TEXT SHOWN
登录查看更多内容

High Availability Kubernetes Cluster with Ceph Storage Deployment

Reza Bojnordi

Site Reliability Engineer @ BCW Group | Solutions Architect Google Cloud and OpenStack and Ceph Storage

发布日期: 2025年3月4日

Introduction

This article covers the deployment of a high-availability Kubernetes cluster with load balancing, control plane redundancy, worker nodes, and Ceph storage integration. The setup ensures fault tolerance, scalability, and seamless data management.

Cluster Architecture

The architecture consists of:

Load Balancers: HAProxy and Keepalived for high availability.
Kubernetes Masters: Three master nodes for control plane redundancy.
Worker Nodes: Four worker nodes for application workloads.
Ceph Storage: Three Ceph nodes for distributed storage.

Node Details

Virtual IP (VIP)

Managed by Keepalived: 172.16.16.100

Deployment Steps

1. Setting Up Load Balancer Nodes

Install Keepalived & HAProxy
Configure HAProxy for API server load balancing
Configure Keepalived for high availability

2. Deploying Kubernetes Cluster

Disable swap and configure kernel parameters
Install Kubernetes packages
Initialize the cluster and join nodes
Deploy networking (Calico)

3. Deploying Ceph Storage

Install Cephadm
Bootstrap Ceph cluster
Add storage nodes and configure OSDs
Enable monitoring and dashboard

Detailed Installation Steps

1. Configuring Load Balancer Nodes

Install Keepalived & HAProxy

apt update && apt install -y keepalived haproxy

Configure Keepalived

Create a health check script /etc/keepalived/check_apiserver.sh:

cat > /etc/keepalived/check_apiserver.sh <<EOF
#!/bin/sh
errorExit() {
  echo "*** $@" 1>&2
  exit 1
}
curl --silent --max-time 2 --insecure https://localhost:6443/ -o /dev/null || errorExit "Error GET https://localhost:6443/"
if ip addr | grep -q 172.16.16.100; then
  curl --silent --max-time 2 --insecure https://172.16.16.100:6443/ -o /dev/null || errorExit "Error GET https://172.16.16.100:6443/"
fi
EOF
chmod +x /etc/keepalived/check_apiserver.sh

Create Keepalived configuration /etc/keepalived/keepalived.conf:

cat > /etc/keepalived/keepalived.conf <<EOF
vrrp_script check_apiserver {
  script "/etc/keepalived/check_apiserver.sh"

DATA

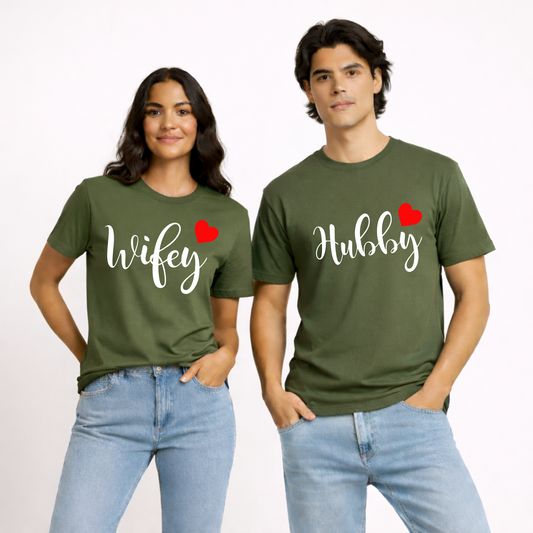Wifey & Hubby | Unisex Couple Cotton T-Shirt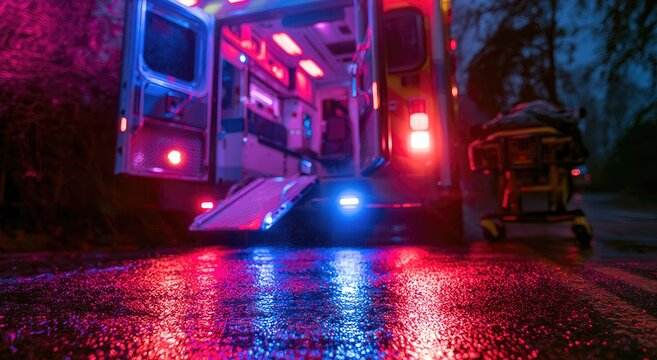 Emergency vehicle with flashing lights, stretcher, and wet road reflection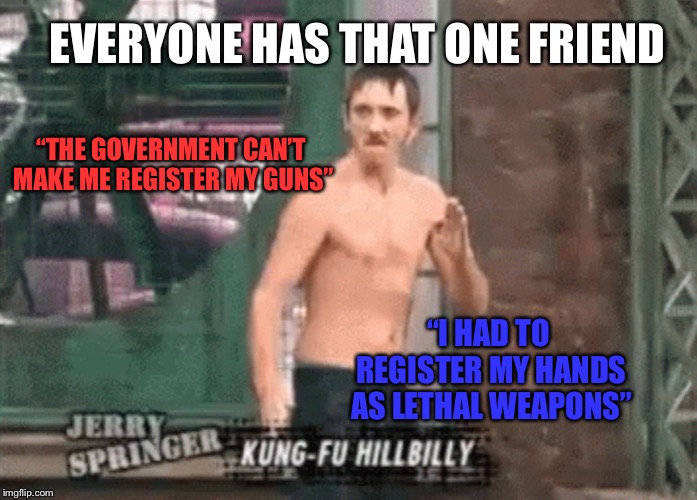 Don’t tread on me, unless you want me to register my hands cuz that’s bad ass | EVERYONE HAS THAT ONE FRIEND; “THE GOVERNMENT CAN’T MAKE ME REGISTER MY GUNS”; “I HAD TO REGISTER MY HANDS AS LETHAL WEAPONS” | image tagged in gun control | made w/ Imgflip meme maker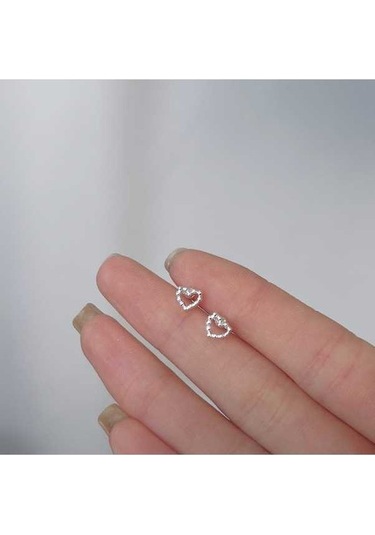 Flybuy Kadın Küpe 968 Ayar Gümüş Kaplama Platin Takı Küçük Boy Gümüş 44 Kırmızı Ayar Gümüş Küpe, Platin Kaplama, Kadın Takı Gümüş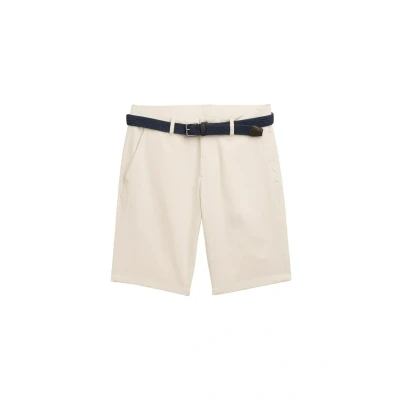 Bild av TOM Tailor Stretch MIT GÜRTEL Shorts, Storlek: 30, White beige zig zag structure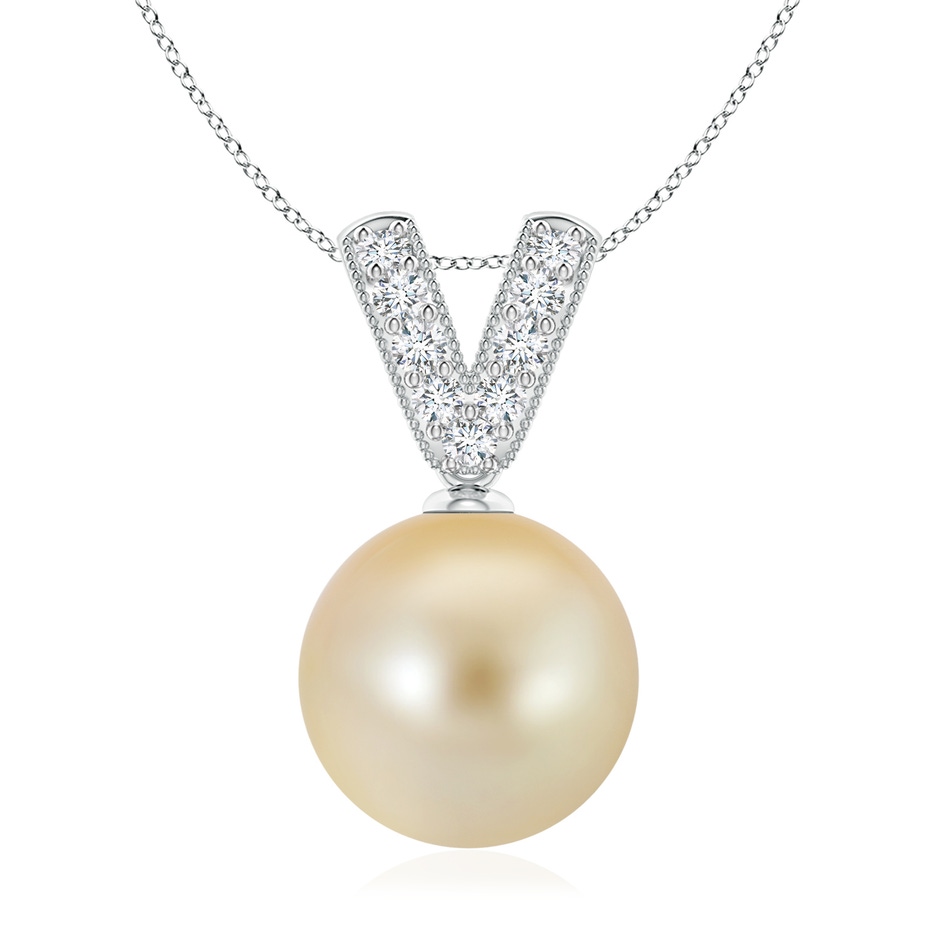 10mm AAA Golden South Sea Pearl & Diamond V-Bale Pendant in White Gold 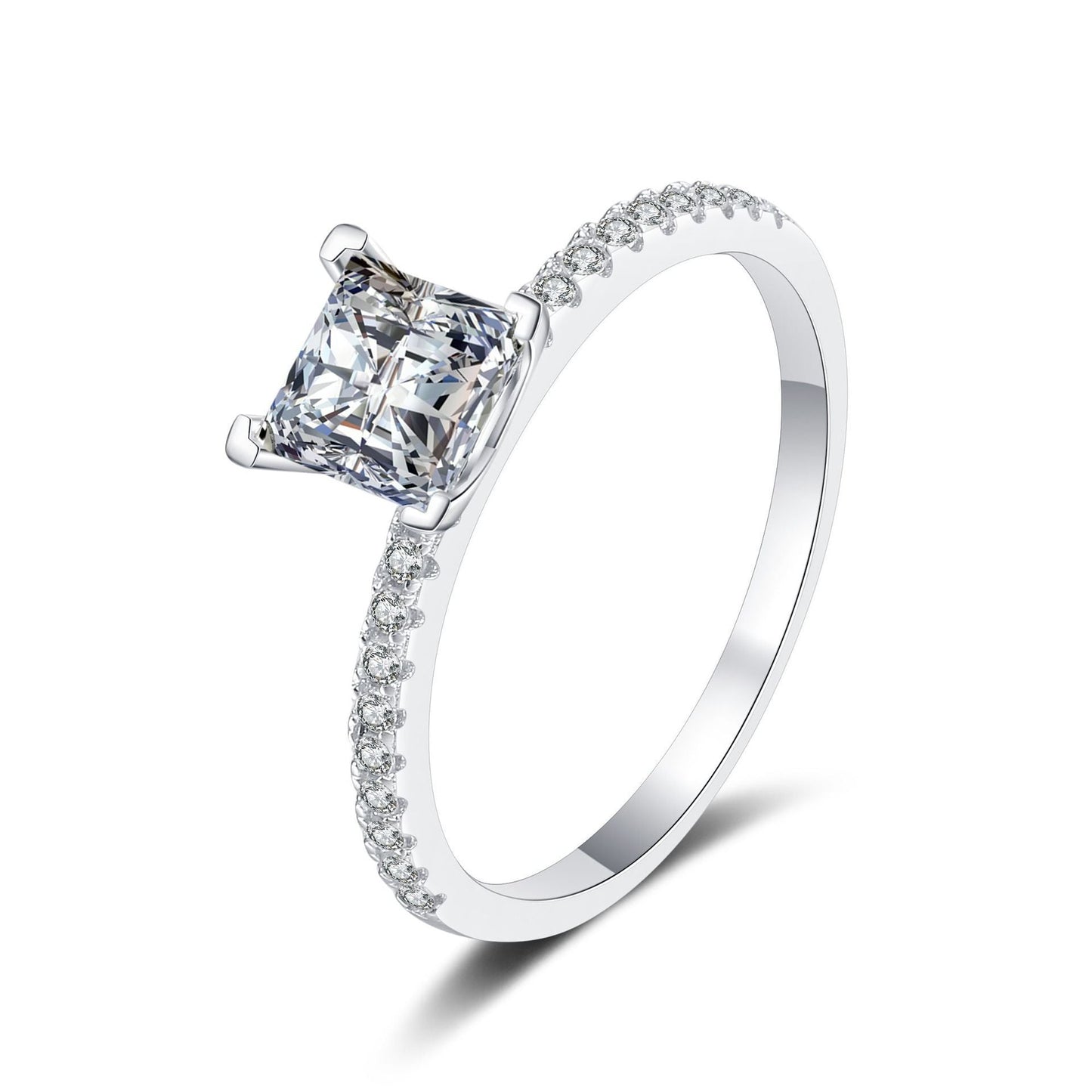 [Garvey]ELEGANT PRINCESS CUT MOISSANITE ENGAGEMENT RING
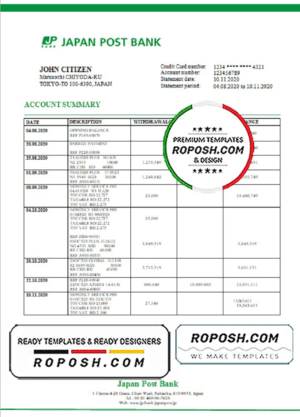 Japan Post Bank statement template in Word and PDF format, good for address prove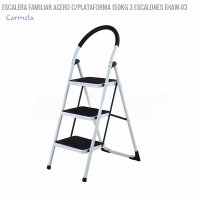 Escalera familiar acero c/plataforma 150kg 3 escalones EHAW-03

WHAT YOU ARE ASKED TO DO
In the Kubernetes and Ceph deployment article:
1. How many worker nodes does the architecture include?
2. Which networking solution is deployed for the Kubernetes cluster?
3. What virtual IP address does Keepalived manage?

SOLUTION FOR THIS EXERCISE
1. Four
2. Calico
3. 172.16.16.100